MANOKWARI, Tualnews.com – Maraknya aktivitas Pertambangan Emas Tanpa Izin (PETI) di kawasan Wasirawi dan sekitarnya, Distrik Masni, Kabupaten Manokwari, dinilai tidak boleh terus dibiarkan tanpa langkah konkret dari pemerintah.
Pemerintah Daerah Provinsi Papua Barat dan Pemerintah Kabupaten Manokwari didesak segera menggunakan kewenangannya untuk menghentikan praktik pertambangan ilegal sekaligus menata pengelolaan sumber daya mineral secara sah dan berpihak kepada masyarakat adat.
Desakan tersebut disampaikan Direktur Eksekutif Lembaga Penelitian, Pengkajian dan Pengembangan Bantuan Hukum (LP3BH) Manokwari, Yan Christian Warinussy, SH, yang menilai pemerintah memiliki tanggung jawab konstitusional untuk menghadirkan kepastian hukum atas pengelolaan potensi emas di wilayah Wasirawi.
“Negara tidak boleh terus membiarkan kegiatan pertambangan emas tanpa izin berlangsung. Pemerintah daerah harus segera menggunakan kewenangannya untuk menata sektor pertambangan agar tidak terus dikuasai aktivitas ilegal yang berpotensi merugikan masyarakat, lingkungan, dan keuangan negara,” tegas Warinussy.
Menurutnya, pengelolaan pertambangan mineral telah diatur dalam Undang-Undang Nomor 4 Tahun 2009 tentang Pertambangan Mineral dan Batubara.
Karena itu, pemerintah daerah melalui perangkat teknis yang membidangi energi dan sumber daya mineral harus segera mengambil langkah strategis untuk memastikan pengelolaan sumber daya alam berlangsung secara legal, transparan, dan akuntabel.
Sebagai Advokat dan Pembela Hak Asasi Manusia (Human Rights Defender/HRD), Warinussy menegaskan masyarakat hukum adat sebagai pemilik hak ulayat tidak boleh hanya menjadi penonton di tengah eksploitasi sumber daya alam di wilayahnya.
Sebaliknya, mereka harus memperoleh manfaat ekonomi yang adil melalui tata kelola pertambangan yang sah dan menghormati hak-hak masyarakat adat.
“Apabila pengelolaan pertambangan dilakukan secara legal dan profesional, maka manfaat ekonomi akan kembali kepada masyarakat pemilik hak ulayat. Di sisi lain, investor yang memiliki itikad baik juga akan memperoleh kepastian hukum untuk berusaha di Papua Barat,” ujarnya.
LP3BH juga menilai penataan sektor pertambangan akan mempermudah aparat penegak hukum, khususnya Polda Papua Barat, dalam menjalankan fungsi pemeliharaan keamanan dan penegakan hukum sesuai Undang-Undang Nomor 2 Tahun 2002 tentang Kepolisian Negara Republik Indonesia.

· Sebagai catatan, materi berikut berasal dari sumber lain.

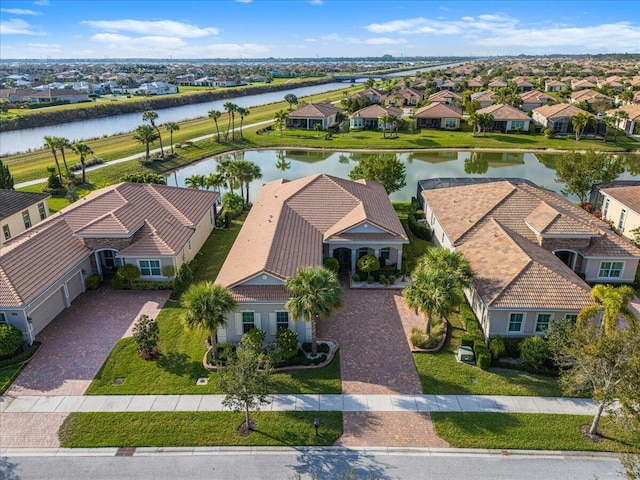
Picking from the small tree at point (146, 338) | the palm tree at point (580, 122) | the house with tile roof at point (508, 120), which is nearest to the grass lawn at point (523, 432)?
the small tree at point (146, 338)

Kondisi tersebut juga dinilai sejalan dengan semangat perlindungan hak-hak orang asli Papua sebagaimana diatur dalam Undang-Undang Nomor 21 Tahun 2001 tentang Otonomi Khusus bagi Provinsi Papua beserta perubahannya.
LP3BH mengingatkan pembiaran terhadap PETI berpotensi memicu konflik sosial, kerusakan lingkungan, sengketa hak ulayat, hingga membuka ruang bagi praktik-praktik melawan hukum yang semakin sulit dikendalikan.
Karena itu, pemerintah diminta tidak hanya mengandalkan pendekatan penegakan hukum, tetapi juga segera membangun tata kelola pertambangan yang memberikan kepastian hukum, perlindungan terhadap masyarakat adat, serta menjamin kelestarian lingkungan.
“Sudah saatnya Pemerintah Provinsi Papua Barat dan Pemerintah Kabupaten Manokwari bertindak. Jangan biarkan Wasirawi terus menjadi kawasan pertambangan ilegal. Negara harus hadir melalui kebijakan yang berpihak pada hukum, keadilan, dan kesejahteraan masyarakat adat,” tutup Warinussy.